_WHAT TO DO_: List every RPM macro that the ticket below writes out with its % sign.

_DOCUMENT TEXT_:
+-------+
#5257 Rubygems rebuild failed due to wrong expansion of %{_libdir} macro
Closed: Invalid None Opened 11 years ago by vondruch.

The RubyGems build failed during the mass rebuild [1]. Part of the rubygem.spec are following lines:

{{{
RUBYOPT="-Itest -Ilib"
RUBYOPT="$RUBYOPT -I%{_libdir}/gems/exts/io-console-0.3/lib/"

In case that rubygem-json is installed

RUBYOPT="$RUBYOPT -I%{gem_dir}/gems/json-1.6.5/lib -I%{_libdir}/gems/exts/json-1.6.5/ext/json/ext"
export RUBYOPT

testrb test
}}}

The problem is that although the build is done on x86_64, the macros are expanded to '/usr/lib/' instead of '/usr/lib64/'. The same build in mock on my local machine works just fine.

May be these two error lines might be somehow related?

{{{
error: Macro %__isa_name has empty body
error: Macro %__isa_bits has empty body
}}}

Or am I doing something wrong?

[1] http://koji.fedoraproject.org/koji/taskinfo?taskID=4304533


RPM does not define the "isa" macros on noarch builds, so everything reverts to defaults, in this case, libdir reverting to /usr/lib. I'm not sure why you see different behaviour on your local system.
+-------+
(Scene-based reasoning records)
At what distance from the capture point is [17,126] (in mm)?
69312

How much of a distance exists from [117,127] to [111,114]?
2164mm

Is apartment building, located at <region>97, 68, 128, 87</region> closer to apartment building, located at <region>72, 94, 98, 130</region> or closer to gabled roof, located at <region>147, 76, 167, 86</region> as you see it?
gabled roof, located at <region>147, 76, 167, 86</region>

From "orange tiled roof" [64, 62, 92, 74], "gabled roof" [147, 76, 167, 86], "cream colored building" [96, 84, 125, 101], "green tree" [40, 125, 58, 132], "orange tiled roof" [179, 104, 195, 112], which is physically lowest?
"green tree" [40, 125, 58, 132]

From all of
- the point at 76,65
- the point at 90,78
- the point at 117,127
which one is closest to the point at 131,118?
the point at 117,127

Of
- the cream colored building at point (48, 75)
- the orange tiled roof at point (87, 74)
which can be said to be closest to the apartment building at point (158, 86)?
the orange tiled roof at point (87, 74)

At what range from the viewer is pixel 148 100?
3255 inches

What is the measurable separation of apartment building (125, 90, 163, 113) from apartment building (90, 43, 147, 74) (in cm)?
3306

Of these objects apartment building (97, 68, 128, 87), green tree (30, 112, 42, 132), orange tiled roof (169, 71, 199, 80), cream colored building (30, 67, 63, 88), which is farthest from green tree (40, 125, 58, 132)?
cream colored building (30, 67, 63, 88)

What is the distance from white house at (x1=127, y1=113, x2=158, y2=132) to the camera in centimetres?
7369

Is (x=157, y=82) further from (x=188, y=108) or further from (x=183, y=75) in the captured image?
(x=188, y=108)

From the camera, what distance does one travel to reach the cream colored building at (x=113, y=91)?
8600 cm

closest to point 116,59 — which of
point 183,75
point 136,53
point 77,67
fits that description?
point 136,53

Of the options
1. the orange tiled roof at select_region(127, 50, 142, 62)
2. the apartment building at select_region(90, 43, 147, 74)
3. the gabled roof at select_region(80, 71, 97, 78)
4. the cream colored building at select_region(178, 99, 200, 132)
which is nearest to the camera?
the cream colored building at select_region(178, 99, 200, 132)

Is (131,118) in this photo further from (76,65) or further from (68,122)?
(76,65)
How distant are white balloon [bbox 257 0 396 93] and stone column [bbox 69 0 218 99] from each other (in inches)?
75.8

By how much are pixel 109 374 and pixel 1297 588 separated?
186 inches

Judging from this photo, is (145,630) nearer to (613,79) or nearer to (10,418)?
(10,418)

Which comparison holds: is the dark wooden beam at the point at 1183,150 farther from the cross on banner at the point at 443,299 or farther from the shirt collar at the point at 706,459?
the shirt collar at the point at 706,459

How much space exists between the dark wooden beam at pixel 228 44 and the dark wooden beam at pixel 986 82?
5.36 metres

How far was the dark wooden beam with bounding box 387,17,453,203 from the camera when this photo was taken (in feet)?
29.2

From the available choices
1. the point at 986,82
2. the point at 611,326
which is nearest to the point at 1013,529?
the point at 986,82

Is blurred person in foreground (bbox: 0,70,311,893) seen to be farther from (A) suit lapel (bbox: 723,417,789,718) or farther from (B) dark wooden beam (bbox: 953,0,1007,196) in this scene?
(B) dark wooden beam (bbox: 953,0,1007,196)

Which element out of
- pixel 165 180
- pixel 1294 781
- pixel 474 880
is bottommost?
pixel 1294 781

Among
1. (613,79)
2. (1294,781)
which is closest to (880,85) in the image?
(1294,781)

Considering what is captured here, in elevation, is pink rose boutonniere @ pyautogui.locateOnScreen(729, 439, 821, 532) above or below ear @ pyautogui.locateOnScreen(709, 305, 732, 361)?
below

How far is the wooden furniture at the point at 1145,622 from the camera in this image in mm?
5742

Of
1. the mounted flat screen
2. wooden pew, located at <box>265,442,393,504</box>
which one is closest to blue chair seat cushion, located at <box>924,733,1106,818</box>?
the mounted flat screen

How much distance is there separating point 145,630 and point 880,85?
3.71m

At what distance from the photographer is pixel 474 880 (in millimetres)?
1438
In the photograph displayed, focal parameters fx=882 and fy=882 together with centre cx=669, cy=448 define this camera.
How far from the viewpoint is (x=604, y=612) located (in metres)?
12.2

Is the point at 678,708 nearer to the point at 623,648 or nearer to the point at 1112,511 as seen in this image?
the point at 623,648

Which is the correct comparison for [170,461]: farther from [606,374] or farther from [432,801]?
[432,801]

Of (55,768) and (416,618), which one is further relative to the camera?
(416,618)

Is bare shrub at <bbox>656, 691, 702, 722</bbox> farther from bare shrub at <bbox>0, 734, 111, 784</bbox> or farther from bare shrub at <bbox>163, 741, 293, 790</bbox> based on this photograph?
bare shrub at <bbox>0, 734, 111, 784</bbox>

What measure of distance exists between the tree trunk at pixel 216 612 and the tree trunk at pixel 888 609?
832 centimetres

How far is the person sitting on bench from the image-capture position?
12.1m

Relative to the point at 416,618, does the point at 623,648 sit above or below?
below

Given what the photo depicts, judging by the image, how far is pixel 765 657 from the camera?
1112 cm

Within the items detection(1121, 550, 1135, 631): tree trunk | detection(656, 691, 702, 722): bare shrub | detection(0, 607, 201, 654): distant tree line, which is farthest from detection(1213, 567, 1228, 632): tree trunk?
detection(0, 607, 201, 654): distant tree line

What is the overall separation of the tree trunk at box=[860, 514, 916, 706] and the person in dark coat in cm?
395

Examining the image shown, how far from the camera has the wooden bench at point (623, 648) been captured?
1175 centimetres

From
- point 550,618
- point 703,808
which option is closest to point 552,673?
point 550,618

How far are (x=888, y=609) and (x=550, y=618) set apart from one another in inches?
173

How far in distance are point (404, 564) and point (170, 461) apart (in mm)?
+-------+
_PROBLEM SOLUTION_: %{_libdir}, %{gem_dir}, %__isa_name, %__isa_bits